O Papa Leão XIV revelou mais reflexões sobre os novos perigos da inteligência artificial, salientando que a tecnologia não pode ser considerada “moralmente neutra” e que as empresas que desenvolvem inteligência artificial devem ser “responsáveis” pela sua adoção “em todas as fases”.
“Não podemos considerar a #AI moralmente neutra”, escreveu o Papa na quinta-feira. ×. “Na realidade, cada ferramenta tecnológica incorpora escolhas e prioridades naquilo que mede, ignora e otimiza, e como categoriza pessoas e situações.”
“O discernimento ético não se limita a perguntar se estamos usando sistemas para bons ou maus propósitos”, continuou seu tweet. “Também precisamos examinar como esses sistemas são projetados e quais visões dos humanos e da sociedade estão incorporadas nos dados e modelos que os orientam.”
Os últimos comentários do chefe da Igreja Católica dão continuidade ao movimento anti-IA que tem liderado nas últimas semanas. No final de maio, ele publicou uma carta aberta de 42.300 palavras intitulada “Magnifica Humanitas”, que desvenda os perigos e dilemas da IA. entre eles cartao papa pediu “medidas regulatórias que possam proteger a justiça e limitar os efeitos distorcidos do poder da tecnologia”.
não pode ser considerado #AI Seja moralmente neutro. Na realidade, todas as ferramentas tecnológicas incorporam escolhas e prioridades através do que medem, ignoram e otimizam, e como categorizam pessoas e situações.
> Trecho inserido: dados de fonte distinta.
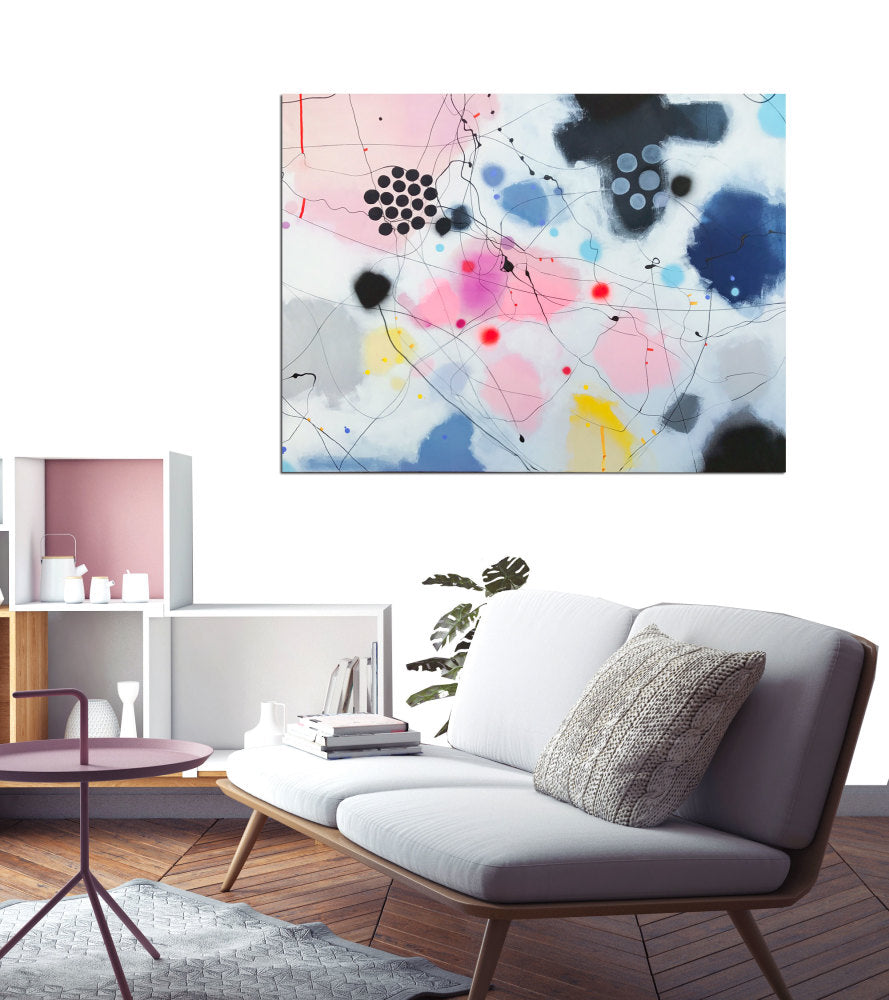 YOU AND I - Mål 80 X 120 cm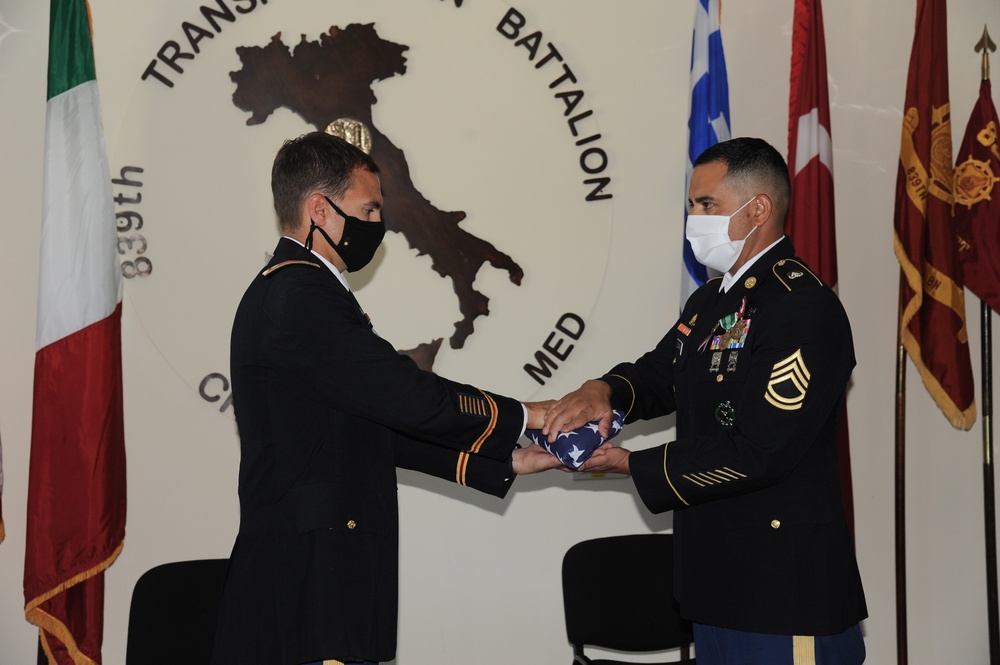 U.S. Army Sfc. Miguel A. Elizarraras - Retirement Ceremony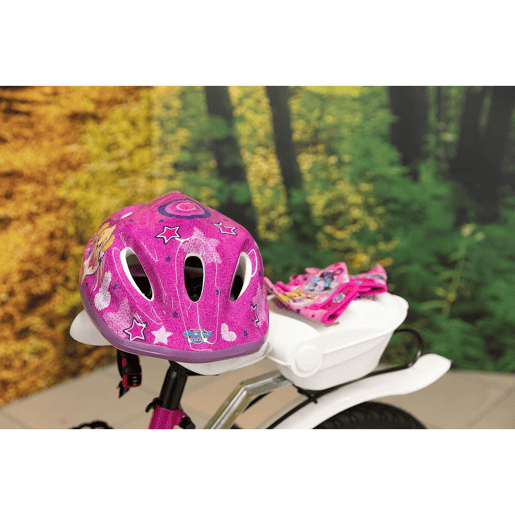 Capacete de Ciclismo Infantil The Paw Patrol Cor de Rosa Fúcsia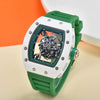 Vanguard M. 3922 - Skeleton Watch - Green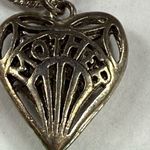 Heart Shaped Pendants for Necklace Wear Silver and Gold Tone Metals Interchange Photo 13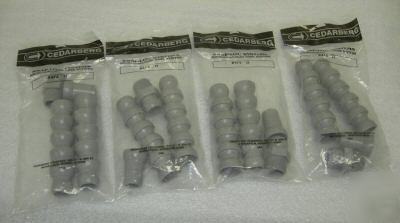 New in pkg 4 cedarberg snap-loc systems hose assembly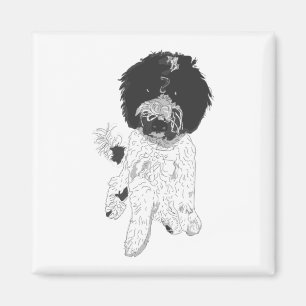 Hund magnet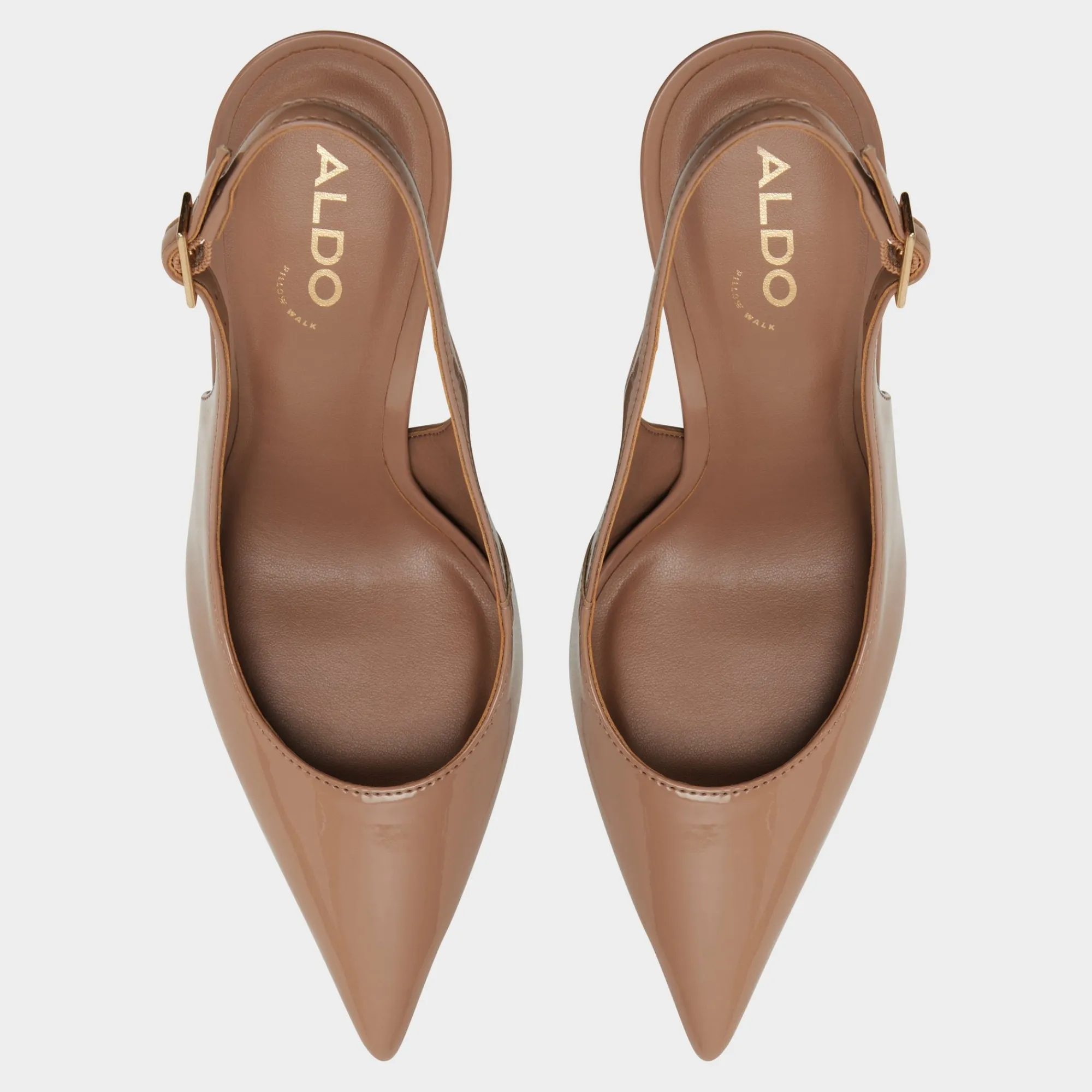 Slingbacks^ALDO Stessysling Light brown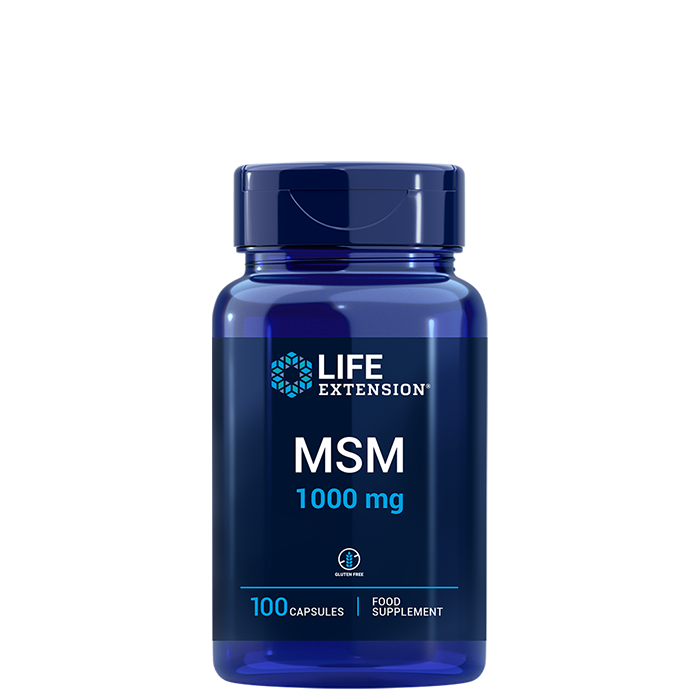 MSM 1000 mg 100 kapslar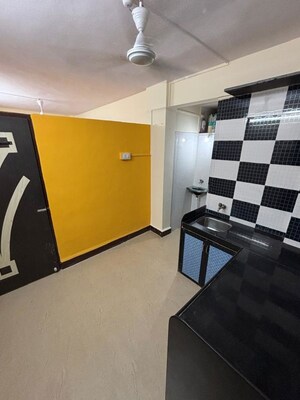 Master Bedroom in 1 RK Apartment at Dombivli East – for Rent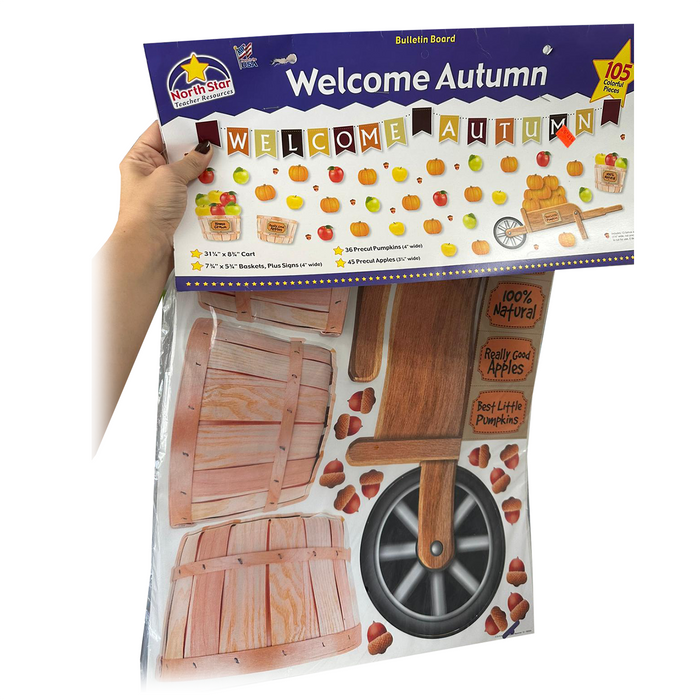 North Star •  Set decorativo "Welcome Autumn"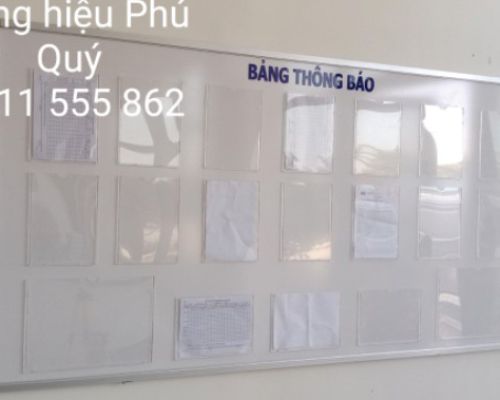 Bảng Thông Tin, Bảng Thông Báo Bình Dương | Giải Pháp Đa Năng Cho Mọi Doanh Nghiệp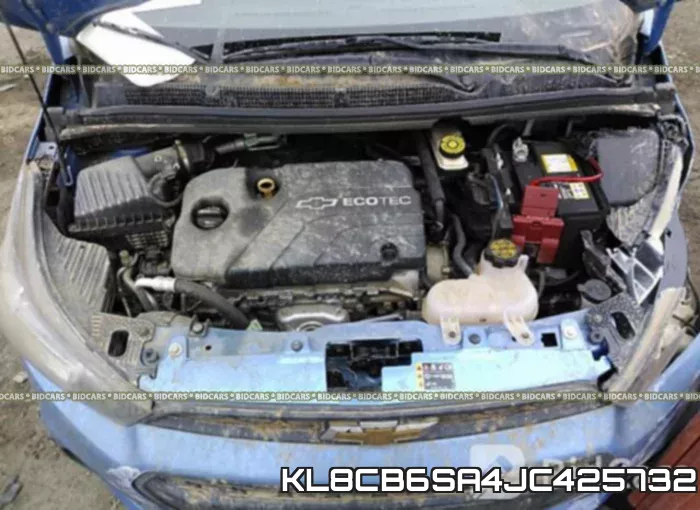 KL8CB6SA4JC425732 фото 2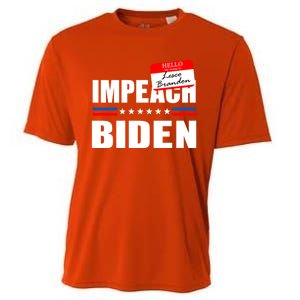 LetS Go Brandon Anti Joe Biden Chant Usa Impeach Joe Biden Great Gift Cooling Performance Crew T-Shirt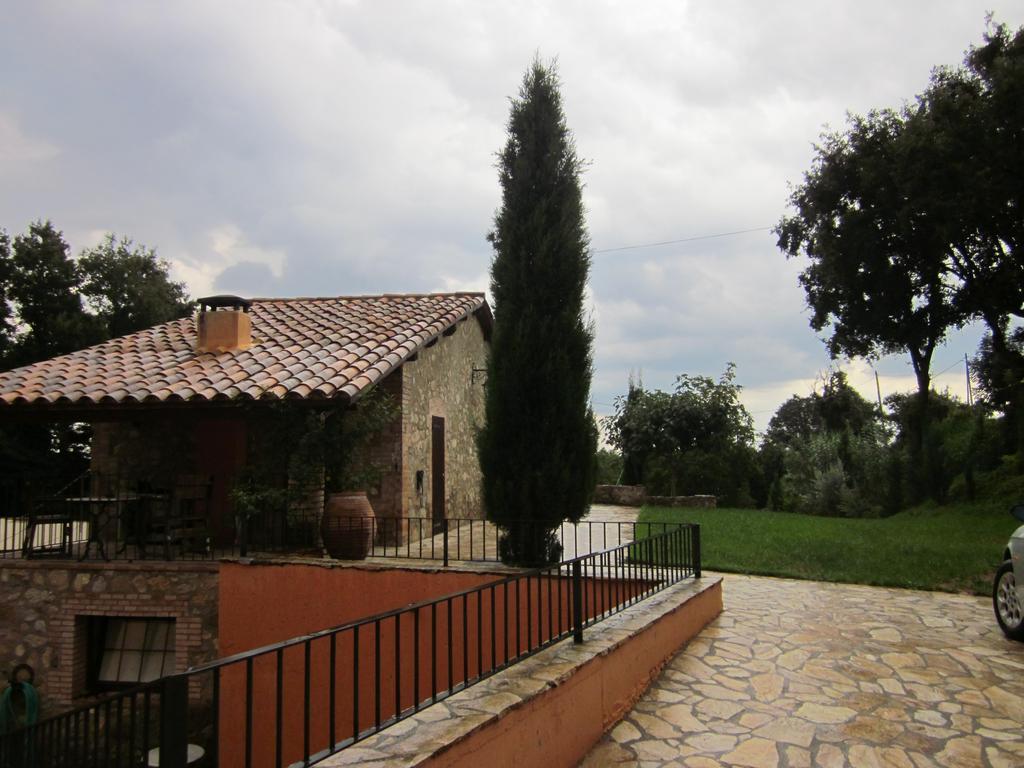 Gasthaus Casa Horta Aviá Exterior foto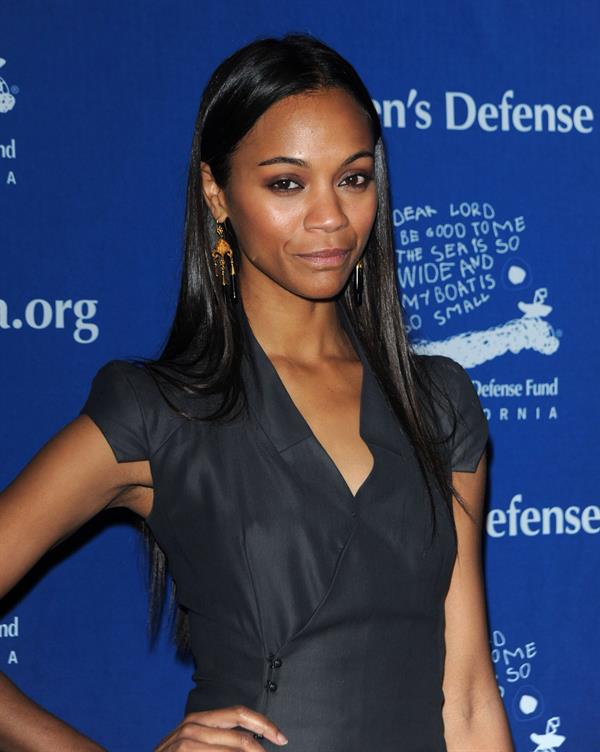 Zoe Saldana - 18th Annual Beat the Odds Awards 2008.12.04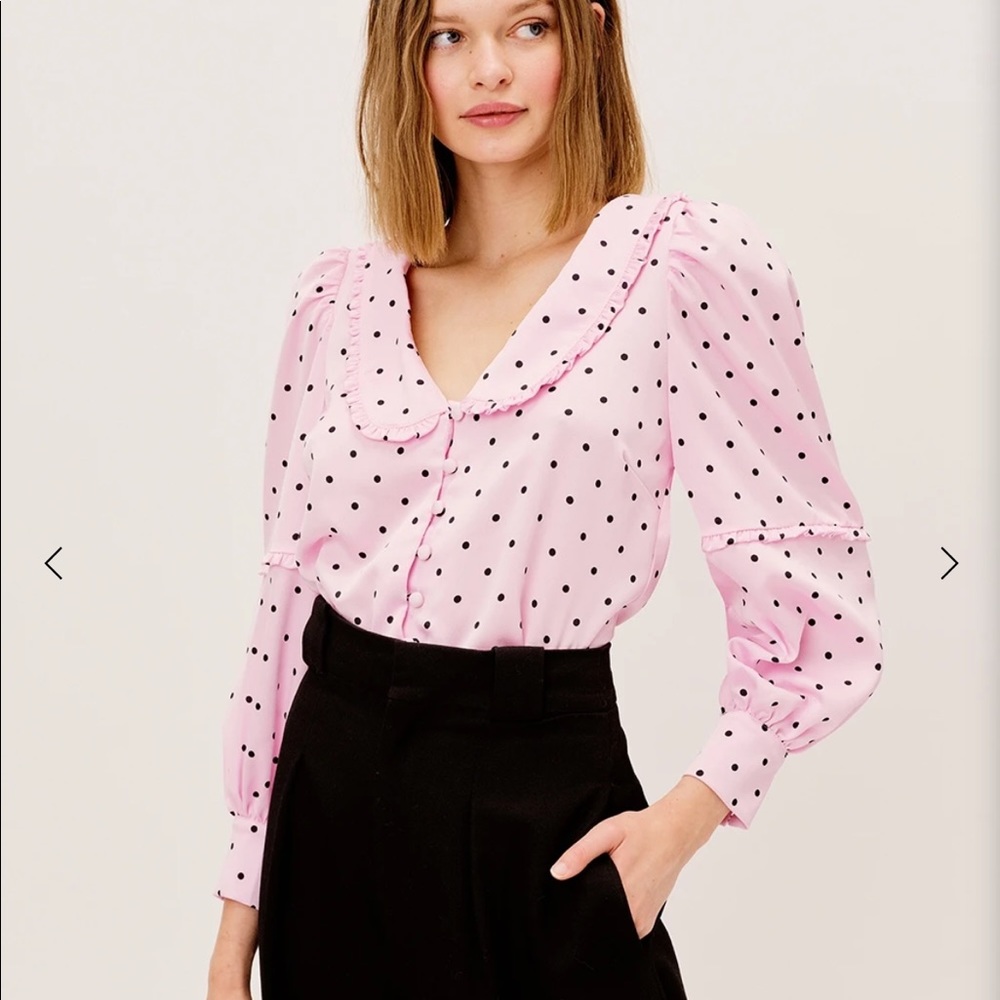 FOR LOVE & LEMONS Leonora Blouse - Picture 2 of 7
O discernimento ético não pode limitar-se a perguntar se usamos…
– Papa Leão XIV (@Pontifex) 25 de junho de 2026
Na quinta-feira, o papa acrescentou que aqueles que desenvolvem novos sistemas de IA devem assumir alguma responsabilidade pelas “decisões” que os seus sistemas tomam.
“Para que a IA respeite a dignidade humana e sirva verdadeiramente o bem público, as responsabilidades devem ser claramente definidas em cada etapa, desde aqueles que concebem e desenvolvem estes sistemas até aqueles que os utilizam e confiam neles.” escrevi. “Deve ser possível identificar quem deve ‘responsabilizar’ as decisões, justificá-las, monitorá-las, contestá-las se necessário e reparar os danos causados.”
A carta de Maio do Papa apelou à regulamentação das empresas de IA, à protecção e à reciclagem dos trabalhadores cujos meios de subsistência são ameaçados pela tecnologia, e à educação dos jovens estudantes para que o seu crescimento e aprendizagem não sejam afectados pela introdução da IA. Ele também abordou a necessidade de garantir que as crianças sejam protegidas de conteúdos violentos e sexuais gerados pela IA.
Em conjunto com a mensagem pública do Papa sobre esta tecnologia, o Vaticano: criou uma comissão Discuta os desafios colocados pela IA.